◆ Text provided ◆
The trust deed is king Hill v Zuda Pty Ltd as trustee for The Holly Superannuation Fund & Ors [2022] HCA 16

Winsome Hall

The High Court of Australia, in Hill v Zuda Pty Ltd as trustee for The Holly Superannuation Fund & Ors [2022] HCA 16 determined that a self-managed superannuation fund’s trust deed can make a binding death benefit nomination that extends beyond three years, and in doing so maintained the primacy of the terms of a trust deed.

The court also confirmed that intermediate appellate courts are ordinarily expected to give ‘great weight’ to the dicta of other intermediate appellate courts.

The case concerned a question of statutory construction, namely reg 6.17A of the Superannuation Industry (Supervision) Regulations 1994 (Cth) (Regulations) made under the Superannuation Industry (Supervision) Act 1993 (Cth) (the SIS Act). The High Court unanimously upheld the decision of the Court of Appeal of the Supreme Court of Western Australia that reg 6.17A had no application to a self-managed superannuation fund (SMSF).

This is a timely reminder that it is the terms of the trust deed which are key. Even though the SIS Act and Regulations significantly regulate this space, superannuation trusts are, crucially, trusts.

◆ Exercises to complete ◆
a) Decide whether each statement agrees with the case note on Hill v Zuda: (i) the High Court's decision was unanimous; (ii) the High Court held that reg 6.17A applies to self-managed superannuation funds; (iii) the court said intermediate appellate courts may give little weight to the dicta of other intermediate appellate courts. Answer yes or no for each, quoting the words of the case note that decide it.
b) Pick up the case note on Hill v Zuda after its final sentence and continue writing it.

◆ Data provided ◆
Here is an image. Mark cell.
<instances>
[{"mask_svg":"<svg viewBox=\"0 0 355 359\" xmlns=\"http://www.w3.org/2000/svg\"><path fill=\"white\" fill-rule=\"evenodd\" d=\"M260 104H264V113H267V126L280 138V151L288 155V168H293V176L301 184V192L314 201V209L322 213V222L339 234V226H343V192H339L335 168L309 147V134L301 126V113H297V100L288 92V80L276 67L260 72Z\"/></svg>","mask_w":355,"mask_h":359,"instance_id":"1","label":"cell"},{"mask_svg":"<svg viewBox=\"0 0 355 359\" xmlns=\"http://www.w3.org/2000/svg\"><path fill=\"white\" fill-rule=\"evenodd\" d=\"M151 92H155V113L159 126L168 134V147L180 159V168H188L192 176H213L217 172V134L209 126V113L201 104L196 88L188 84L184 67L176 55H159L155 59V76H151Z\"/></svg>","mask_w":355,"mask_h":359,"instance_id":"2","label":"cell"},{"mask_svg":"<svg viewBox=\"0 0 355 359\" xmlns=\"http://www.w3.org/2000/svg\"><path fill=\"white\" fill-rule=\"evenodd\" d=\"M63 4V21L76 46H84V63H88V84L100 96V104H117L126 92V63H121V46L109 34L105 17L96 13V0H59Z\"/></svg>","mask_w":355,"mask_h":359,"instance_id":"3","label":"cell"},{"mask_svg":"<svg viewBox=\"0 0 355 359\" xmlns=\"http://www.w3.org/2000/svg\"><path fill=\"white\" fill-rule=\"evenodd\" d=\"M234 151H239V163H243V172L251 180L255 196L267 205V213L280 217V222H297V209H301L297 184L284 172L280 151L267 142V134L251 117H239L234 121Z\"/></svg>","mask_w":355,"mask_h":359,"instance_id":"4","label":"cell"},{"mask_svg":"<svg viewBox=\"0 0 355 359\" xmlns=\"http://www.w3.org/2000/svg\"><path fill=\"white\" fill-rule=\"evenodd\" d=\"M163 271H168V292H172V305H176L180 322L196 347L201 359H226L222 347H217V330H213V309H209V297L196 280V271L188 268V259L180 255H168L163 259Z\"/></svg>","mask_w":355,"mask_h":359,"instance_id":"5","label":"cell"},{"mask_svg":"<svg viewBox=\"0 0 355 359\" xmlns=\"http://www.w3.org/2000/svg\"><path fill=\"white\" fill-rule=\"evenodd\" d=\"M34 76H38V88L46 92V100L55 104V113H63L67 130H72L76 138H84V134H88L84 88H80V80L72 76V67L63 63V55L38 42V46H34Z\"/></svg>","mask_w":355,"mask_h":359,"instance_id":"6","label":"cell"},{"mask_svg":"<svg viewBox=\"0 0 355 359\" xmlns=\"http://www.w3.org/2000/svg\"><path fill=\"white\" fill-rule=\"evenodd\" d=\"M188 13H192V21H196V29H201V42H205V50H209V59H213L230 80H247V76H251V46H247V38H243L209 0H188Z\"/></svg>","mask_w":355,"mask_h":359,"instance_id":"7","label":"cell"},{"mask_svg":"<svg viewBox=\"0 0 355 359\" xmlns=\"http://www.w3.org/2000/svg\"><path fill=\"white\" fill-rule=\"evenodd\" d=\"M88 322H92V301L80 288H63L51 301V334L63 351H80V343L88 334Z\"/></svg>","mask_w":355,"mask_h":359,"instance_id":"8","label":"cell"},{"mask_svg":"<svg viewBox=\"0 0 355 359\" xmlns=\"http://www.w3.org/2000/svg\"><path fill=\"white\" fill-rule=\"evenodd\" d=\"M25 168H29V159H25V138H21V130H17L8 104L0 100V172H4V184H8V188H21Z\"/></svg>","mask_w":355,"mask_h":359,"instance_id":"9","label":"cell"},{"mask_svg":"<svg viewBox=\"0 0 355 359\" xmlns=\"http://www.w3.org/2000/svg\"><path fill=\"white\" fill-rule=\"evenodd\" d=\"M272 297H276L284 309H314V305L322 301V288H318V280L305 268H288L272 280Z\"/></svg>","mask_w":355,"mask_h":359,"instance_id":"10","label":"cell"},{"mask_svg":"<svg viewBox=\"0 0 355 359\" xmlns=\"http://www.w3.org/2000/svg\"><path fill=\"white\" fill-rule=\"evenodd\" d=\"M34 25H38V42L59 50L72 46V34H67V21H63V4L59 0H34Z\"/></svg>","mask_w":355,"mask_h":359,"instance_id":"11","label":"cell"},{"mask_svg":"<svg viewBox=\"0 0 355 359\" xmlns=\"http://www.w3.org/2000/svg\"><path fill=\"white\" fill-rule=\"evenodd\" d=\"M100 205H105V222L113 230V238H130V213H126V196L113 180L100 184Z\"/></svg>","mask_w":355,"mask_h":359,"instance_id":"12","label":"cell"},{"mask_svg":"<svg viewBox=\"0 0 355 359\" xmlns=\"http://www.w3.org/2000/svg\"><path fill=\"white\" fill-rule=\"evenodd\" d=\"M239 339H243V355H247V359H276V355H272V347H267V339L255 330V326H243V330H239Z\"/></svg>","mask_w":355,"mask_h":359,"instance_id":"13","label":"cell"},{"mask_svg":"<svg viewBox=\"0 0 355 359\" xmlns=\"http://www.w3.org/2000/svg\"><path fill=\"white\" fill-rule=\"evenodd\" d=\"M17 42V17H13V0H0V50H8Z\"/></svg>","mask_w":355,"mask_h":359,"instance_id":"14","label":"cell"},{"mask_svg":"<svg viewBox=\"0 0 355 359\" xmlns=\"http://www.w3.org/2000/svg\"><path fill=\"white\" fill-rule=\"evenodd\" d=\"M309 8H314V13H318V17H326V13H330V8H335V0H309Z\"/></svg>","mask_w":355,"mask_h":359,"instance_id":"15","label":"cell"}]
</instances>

◆ Responses for each task ◆
a)
(i) Yes: "The High Court unanimously upheld the decision of the Court of Appeal of the Supreme Court of Western Australia"
(ii) No: "reg 6.17A had no application to a self-managed superannuation fund (SMSF)"
(iii) No: "intermediate appellate courts are ordinarily expected to give ‘great weight’ to the dicta of other intermediate appellate courts"

b)
The decision brings clarity to the issue of whether SMSFs which incorporate binding death benefit nominations (BDBNs) must comply with the requirements of reg 6.17A. Since 2008, the ATO has stated that reg 6.17A does not apply to SMSFs (meaning it was possible for an SMSF’s trust deed to be drafted to enable an BDBN to not expire at the end of three years).1 That position has now been confirmed by the High Court.

Factual background

The circumstances of the case were as follows. Zuda Pty Ltd was the trustee of an SMSF known as the Holly Superannuation Fund (the Fund). Mr Sodhy and Ms Murray were both members of the Fund and directors of Zuda Pty Ltd. Ms Hill was the only child of Mr Sodhy (now deceased). Mr Sodhy, before his death, was in a de facto relationship with Ms Murray.

On 31 December 2011, the trust deed of the Fund was amended to insert a clause described as a ‘binding death benefit nomination’ clause. This BDBN was in favour of Ms Murray; it required that if either member of the Fund died, Zuda Pty Ltd was required to distribute the whole of the deceased member’s balance in the Fund to the surviving member.

Mr Sodhy died on 22 November 2016. Ms Hill brought an action contending that the nomination was signed more than three years prior to Mr Sodhy’s death and, as such, had ceased to have effect under reg 6.17A(7)(a) of the Regulations. This provision holds that a notice, constituting the BDBN, ceases to have effect three years after the day it was signed. Ms Hill contended that the superannuation should go to the estate of Mr Sodhy, of which she was a beneficiary.

The sole issue before the court was whether reg 6.17A applied to the Fund as an SMSF.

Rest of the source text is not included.